In a recent study, the medical association found 63 percent of the doctors interviewed said they would either stop taking workers’ compensation cases or reduce the number because of negative experiences with the state’s system.


“Doctors treating injured workers are locked in a system that is hostile to physicians and often harmful to the patients they serve,” said Dr. Jack Lewin, the medical association’s chief executive officer.


State Democrats have backed increasing permanent disability payments and making other changes to the system as a result of such concerns.



Cautious insurers


However, the insurance industry, which saw more than two dozen workers’ compensation companies go belly up when the market collapsed six years ago, claims it has reason to be cautious. During the collapse, insurers were paying out $1.39 for every dollar in premiums, and the remaining players in the market have learned hard lessons.


Stanley Zax, chairman and chief executive of Los Angeles-based Zenith National Insurance Corp., said it is far too early to tell what will be the final savings stemming from the reforms.


“We still don’t know how many claims are going to get triple the benefit. That’s not because we’re not knowledgable, but the time has not elapsed in which the complicated claims get resolved,” he said.


Zax said the most complex cases, which only account for 20 percent of the claims, consume 80 percent of the payouts, often taking four to six years to resolve, with multiple surgeries and doctors and the navigation of a complicated system. Until these claims are settled, he maintains, the total amount of savings is unknowable.


As a result, some California businesses, despite the already substantial cuts in rates, have become frustrated especially since many saw successive years of big rate increases.


The frustration has resulted in the blossoming of self-insurance groups: companies in the same industry that pool assets, hire an administrator and pay their own premiums and claims.


At the beginning of 2004, there were five self-insured groups in the state, but that number has exploded to 29. The groups are not under the jurisdiction of the California Department of Insurance as are other worker’s compensation insurance carriers but are approved and managed by the Department of Industrial Relations.
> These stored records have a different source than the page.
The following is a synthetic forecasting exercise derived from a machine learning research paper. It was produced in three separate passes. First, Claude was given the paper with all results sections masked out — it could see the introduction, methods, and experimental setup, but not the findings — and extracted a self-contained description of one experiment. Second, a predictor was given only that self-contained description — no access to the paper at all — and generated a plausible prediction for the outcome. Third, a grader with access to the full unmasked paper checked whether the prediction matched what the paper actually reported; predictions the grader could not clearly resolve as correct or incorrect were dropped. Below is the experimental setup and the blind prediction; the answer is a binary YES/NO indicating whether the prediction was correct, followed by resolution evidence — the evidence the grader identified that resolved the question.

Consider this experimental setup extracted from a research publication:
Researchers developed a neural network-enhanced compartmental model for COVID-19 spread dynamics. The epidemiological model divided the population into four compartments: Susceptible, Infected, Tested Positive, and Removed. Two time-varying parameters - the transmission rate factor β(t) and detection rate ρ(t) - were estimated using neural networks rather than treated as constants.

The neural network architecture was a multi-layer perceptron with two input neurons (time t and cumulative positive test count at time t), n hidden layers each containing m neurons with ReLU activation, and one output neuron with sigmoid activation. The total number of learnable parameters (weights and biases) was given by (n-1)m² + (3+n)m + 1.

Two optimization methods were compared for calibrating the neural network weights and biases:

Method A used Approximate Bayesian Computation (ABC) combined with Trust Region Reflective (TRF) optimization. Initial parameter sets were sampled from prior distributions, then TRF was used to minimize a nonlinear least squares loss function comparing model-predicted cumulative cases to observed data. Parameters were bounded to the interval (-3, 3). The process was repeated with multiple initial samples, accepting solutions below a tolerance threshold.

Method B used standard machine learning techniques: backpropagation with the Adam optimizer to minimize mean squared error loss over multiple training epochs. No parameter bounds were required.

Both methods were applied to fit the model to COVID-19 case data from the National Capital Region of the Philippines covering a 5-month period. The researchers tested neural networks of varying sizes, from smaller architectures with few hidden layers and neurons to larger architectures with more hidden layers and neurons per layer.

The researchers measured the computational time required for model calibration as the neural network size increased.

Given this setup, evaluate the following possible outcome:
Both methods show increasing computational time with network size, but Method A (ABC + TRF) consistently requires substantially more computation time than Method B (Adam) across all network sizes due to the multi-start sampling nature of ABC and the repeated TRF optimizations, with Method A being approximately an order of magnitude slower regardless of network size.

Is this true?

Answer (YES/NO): NO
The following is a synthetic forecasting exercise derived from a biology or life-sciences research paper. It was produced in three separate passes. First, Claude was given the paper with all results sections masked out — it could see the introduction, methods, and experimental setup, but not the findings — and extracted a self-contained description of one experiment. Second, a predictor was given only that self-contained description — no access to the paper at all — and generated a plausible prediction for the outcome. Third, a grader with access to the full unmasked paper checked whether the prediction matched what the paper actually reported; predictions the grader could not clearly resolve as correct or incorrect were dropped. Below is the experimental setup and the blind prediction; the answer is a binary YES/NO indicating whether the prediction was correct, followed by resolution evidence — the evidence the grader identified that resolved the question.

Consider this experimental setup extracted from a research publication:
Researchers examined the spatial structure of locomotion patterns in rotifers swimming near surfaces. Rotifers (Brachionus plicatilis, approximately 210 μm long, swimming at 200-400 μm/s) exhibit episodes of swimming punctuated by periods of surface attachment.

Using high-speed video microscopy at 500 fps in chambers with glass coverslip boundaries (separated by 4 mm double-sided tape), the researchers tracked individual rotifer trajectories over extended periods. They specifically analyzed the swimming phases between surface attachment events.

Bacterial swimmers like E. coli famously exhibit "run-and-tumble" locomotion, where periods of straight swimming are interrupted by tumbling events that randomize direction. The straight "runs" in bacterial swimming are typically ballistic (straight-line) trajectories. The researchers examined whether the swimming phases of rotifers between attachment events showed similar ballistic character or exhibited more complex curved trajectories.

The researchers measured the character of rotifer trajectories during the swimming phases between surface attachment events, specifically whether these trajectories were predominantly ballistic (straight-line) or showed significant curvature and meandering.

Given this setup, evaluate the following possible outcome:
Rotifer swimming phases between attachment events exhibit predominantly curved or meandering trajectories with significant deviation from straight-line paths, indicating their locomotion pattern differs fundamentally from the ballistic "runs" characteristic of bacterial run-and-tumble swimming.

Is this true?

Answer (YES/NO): NO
Now insurance brokers are warning about the dangers of self insurance, including the possibility of the largest company in the group failing, successive years with many serious injuries and the responsibility for paying out claims for up to five years even if a company leaves the group.


Fritz Mutter, president of Golden Pacific Insurance Services, believes the groups should only be an option for businesses with particularly high costs, such as roofing companies that pay up to $80 per $100 of payroll in premiums because injuries can be so severe. He also thinks many are giving in to the temptation to price their premiums too low.


“If they keep under pricing they’re going to fall into trouble just like the insurance groups did 10 years ago when they all went out of business,” Mutter said.


Meanwhile, Taylor said it is starting to appear clear that payments for permanent disabilities under the reforms may be too low in some cases half of what it used to be and it may be necessary to go back and tinker with the reforms.


“The old system was very unpredictable. This is predictable, but may need some fine tuning,” he said.